The Patient info screen can be accessed through the patient icon on the Samples overview screen. The icon is coloured blue or red, depending on whether patient info has been completed or not, respectively. Alternatively, when opening a sample, the patient info screen can be accessed through the Patient tab on top of the page.

Open

On the Patient info screen, the following information is displayed, of which some fields can be completed or edited:

Sample

• Sample name: This field allows to edit the automatically assigned sample name

• Type: Based on the number of variants in the VCF, Moon indicates whether the VCF originates from WES/WGS data and gives an indication of the number of variants in the file. Clicking the number of SNVs redirects you to the Quality page for that sample.
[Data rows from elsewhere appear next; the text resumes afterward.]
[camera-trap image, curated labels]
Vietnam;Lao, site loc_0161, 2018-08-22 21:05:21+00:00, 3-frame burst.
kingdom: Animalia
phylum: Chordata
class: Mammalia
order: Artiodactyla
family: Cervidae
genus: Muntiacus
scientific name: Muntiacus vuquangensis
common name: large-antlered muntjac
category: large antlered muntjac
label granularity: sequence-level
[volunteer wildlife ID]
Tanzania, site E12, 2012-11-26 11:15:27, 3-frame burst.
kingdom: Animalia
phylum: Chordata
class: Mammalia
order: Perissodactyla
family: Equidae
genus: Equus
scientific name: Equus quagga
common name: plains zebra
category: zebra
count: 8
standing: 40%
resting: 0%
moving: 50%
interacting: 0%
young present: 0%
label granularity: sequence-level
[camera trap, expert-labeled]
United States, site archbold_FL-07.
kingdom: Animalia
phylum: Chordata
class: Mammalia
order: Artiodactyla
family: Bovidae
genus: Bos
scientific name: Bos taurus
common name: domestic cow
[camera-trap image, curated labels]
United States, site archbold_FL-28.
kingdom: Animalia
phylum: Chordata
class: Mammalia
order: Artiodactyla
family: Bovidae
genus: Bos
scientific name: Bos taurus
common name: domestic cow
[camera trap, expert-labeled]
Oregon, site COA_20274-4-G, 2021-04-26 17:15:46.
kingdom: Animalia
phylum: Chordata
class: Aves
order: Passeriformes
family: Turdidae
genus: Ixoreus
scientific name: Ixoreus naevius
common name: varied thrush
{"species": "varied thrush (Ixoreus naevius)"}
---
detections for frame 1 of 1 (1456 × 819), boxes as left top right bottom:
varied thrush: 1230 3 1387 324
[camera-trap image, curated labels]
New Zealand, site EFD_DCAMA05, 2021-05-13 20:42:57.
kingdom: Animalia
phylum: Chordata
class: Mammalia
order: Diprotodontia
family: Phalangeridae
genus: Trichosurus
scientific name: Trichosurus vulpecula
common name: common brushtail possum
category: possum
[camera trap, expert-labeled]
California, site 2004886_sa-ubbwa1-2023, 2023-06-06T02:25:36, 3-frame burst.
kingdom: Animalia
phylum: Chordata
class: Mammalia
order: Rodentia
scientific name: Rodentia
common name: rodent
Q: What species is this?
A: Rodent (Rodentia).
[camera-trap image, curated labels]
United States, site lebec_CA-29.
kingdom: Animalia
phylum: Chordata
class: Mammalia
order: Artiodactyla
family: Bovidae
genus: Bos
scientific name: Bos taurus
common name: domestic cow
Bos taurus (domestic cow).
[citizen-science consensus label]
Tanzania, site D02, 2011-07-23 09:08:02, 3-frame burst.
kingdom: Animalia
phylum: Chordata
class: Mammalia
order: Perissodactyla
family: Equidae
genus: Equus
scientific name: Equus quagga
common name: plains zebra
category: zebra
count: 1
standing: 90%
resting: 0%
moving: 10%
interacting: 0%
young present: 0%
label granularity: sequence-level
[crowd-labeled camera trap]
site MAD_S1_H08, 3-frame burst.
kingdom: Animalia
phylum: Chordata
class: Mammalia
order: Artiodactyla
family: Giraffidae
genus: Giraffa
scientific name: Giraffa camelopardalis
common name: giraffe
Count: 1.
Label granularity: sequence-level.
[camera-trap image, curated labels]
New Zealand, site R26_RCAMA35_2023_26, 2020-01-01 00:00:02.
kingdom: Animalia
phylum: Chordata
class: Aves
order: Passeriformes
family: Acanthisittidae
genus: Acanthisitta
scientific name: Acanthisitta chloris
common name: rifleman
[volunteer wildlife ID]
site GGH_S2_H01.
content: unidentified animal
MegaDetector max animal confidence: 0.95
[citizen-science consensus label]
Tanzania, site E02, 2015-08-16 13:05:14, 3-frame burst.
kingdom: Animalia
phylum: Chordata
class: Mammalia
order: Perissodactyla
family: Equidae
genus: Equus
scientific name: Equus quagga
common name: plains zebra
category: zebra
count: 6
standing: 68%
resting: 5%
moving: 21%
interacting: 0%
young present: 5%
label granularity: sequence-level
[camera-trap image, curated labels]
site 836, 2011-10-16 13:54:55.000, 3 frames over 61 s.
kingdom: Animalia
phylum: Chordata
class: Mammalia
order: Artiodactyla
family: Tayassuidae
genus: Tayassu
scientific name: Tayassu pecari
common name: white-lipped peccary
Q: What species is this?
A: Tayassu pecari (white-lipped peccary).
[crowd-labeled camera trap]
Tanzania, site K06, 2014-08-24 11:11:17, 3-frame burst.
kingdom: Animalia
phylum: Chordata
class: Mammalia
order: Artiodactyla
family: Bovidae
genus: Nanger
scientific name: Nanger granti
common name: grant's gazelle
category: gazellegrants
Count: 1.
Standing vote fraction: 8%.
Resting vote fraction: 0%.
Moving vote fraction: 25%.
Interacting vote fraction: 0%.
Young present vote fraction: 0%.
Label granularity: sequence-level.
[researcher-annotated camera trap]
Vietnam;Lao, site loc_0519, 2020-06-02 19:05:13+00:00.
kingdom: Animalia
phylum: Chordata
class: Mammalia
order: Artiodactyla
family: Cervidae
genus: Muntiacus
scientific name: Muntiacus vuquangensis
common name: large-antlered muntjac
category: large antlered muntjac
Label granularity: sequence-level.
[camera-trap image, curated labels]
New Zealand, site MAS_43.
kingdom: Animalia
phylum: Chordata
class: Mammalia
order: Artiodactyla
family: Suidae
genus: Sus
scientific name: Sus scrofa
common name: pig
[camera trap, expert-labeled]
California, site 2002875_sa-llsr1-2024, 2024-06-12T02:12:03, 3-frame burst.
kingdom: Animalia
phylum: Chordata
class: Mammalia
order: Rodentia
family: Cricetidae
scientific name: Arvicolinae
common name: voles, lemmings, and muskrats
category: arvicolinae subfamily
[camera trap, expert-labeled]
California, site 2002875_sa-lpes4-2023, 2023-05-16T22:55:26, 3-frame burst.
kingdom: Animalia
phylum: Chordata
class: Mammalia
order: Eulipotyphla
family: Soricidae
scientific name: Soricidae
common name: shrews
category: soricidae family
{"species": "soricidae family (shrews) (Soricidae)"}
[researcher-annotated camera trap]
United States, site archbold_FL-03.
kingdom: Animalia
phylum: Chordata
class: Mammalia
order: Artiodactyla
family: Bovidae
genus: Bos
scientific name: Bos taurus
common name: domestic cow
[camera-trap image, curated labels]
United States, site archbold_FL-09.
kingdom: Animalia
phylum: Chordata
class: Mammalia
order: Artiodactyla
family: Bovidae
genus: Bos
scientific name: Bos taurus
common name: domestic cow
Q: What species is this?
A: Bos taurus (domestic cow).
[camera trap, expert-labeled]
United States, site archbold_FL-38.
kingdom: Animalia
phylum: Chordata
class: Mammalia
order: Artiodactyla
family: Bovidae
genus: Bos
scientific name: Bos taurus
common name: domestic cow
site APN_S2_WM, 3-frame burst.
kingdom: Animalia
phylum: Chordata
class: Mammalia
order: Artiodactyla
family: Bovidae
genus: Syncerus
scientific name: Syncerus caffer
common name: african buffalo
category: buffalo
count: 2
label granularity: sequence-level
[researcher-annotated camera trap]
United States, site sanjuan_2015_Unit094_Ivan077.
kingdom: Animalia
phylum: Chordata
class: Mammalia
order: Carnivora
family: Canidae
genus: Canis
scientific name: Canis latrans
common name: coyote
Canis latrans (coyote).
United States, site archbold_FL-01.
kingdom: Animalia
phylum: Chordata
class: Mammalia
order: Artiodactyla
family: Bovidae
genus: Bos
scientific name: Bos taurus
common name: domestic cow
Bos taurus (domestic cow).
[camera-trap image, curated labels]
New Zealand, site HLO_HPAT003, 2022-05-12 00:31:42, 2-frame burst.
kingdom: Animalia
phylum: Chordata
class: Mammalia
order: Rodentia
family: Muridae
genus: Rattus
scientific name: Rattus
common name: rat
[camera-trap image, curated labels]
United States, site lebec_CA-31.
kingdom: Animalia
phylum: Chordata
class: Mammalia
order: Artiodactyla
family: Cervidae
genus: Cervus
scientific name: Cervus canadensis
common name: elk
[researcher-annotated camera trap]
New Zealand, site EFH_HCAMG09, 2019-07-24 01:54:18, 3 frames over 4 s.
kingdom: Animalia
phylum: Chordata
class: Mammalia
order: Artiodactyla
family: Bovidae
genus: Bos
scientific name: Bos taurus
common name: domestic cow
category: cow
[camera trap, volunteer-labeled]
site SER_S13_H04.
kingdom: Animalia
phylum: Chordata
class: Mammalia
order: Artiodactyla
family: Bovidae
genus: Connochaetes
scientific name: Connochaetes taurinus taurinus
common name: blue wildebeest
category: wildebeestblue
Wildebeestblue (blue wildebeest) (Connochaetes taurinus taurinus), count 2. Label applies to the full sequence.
• Priority: By default, all samples have standard priority. This can be changed to ‘Urgent’. After clicking the Run analysis button, analysis of Urgent samples will start as soon as the analysis of the currently running analysis is finished, or as soon as the other urgent samples in the queue have been analysed. For both standard and urgent cases, WES cases have priority over WGS cases.

• Report language: By default, automated report notes will be generated in English. However, it is also possible to select Dutch as language for the report note.

Patient

• Gender: The proband’s gender can be indicated as being male, female or unknown via the dropdown menu. The automatically predicted gender by Moon, based on the uploaded VCF file, is shown next to the selection menu, thereby lowering the risk of entering an incorrect gender.

• Age of onset of symptoms: In this field, the age of onset at which the first symptoms became apparent should be provided in years. For congenital onset of symptoms or prenatal manifestations, an age of onset of “0” can be indicated. If the exact age of onset of symptoms is unknown, the following options can be considered: approximate the age of onset based on whether the symptoms were early- or late-onset (>30 years); use the current age of the patient as age of onset; set a default age of onset of “100” if no information is available.

• Consanguinity: This box can be checked in case of known positive consanguinity in the family.

• Referral note: This field allows you to enter any information of relevance for the sample in plain text format. HPOs are automatically recognised and highlighted in (English) text, taking into account whether symptoms are present (green) or absent (red) in the patient. Clicking the ‘Add HPOs from notes’ button allows to easily fetch the HPOs highlighted in green in the text, and add these as input HPOs. Finally, this referral note will also displayed in the automatically generated PDF report, if using the Moon reporting functionality.

Open

• Symptoms (HPO): Symptoms can be provided as terms from the Human Phenotype Ontology (HPO), synonyms of HPO terms or with their Human Phenotype ID. Only terms within HPO branch ‘Phenotypic abnormality’ are supported as input. HPO terms or synonyms are auto-completed based on the entered text. See the article on HPO input for recommendations on entering HPO terms. At least one HPO term is required in order to take advantage of Moon's automated analysis pipeline. If no HPO terms are entered, the genetic data will be annotated and presented in the Filter view for manual filtering.

• Suggested symptoms: Based on the entered HPO terms and on the structure of the ontology, Moon suggests additional terms to refine the input phenotype of your patient. Simply click Add to include any of these suggested terms in the analysis. Although only 10 additional HPO terms are suggested for inclusion, more can be found through the Human phenotype ontology browser.

Family

Family relations can be defined by adding the samples of interest, healthy/affected status and relation to the proband.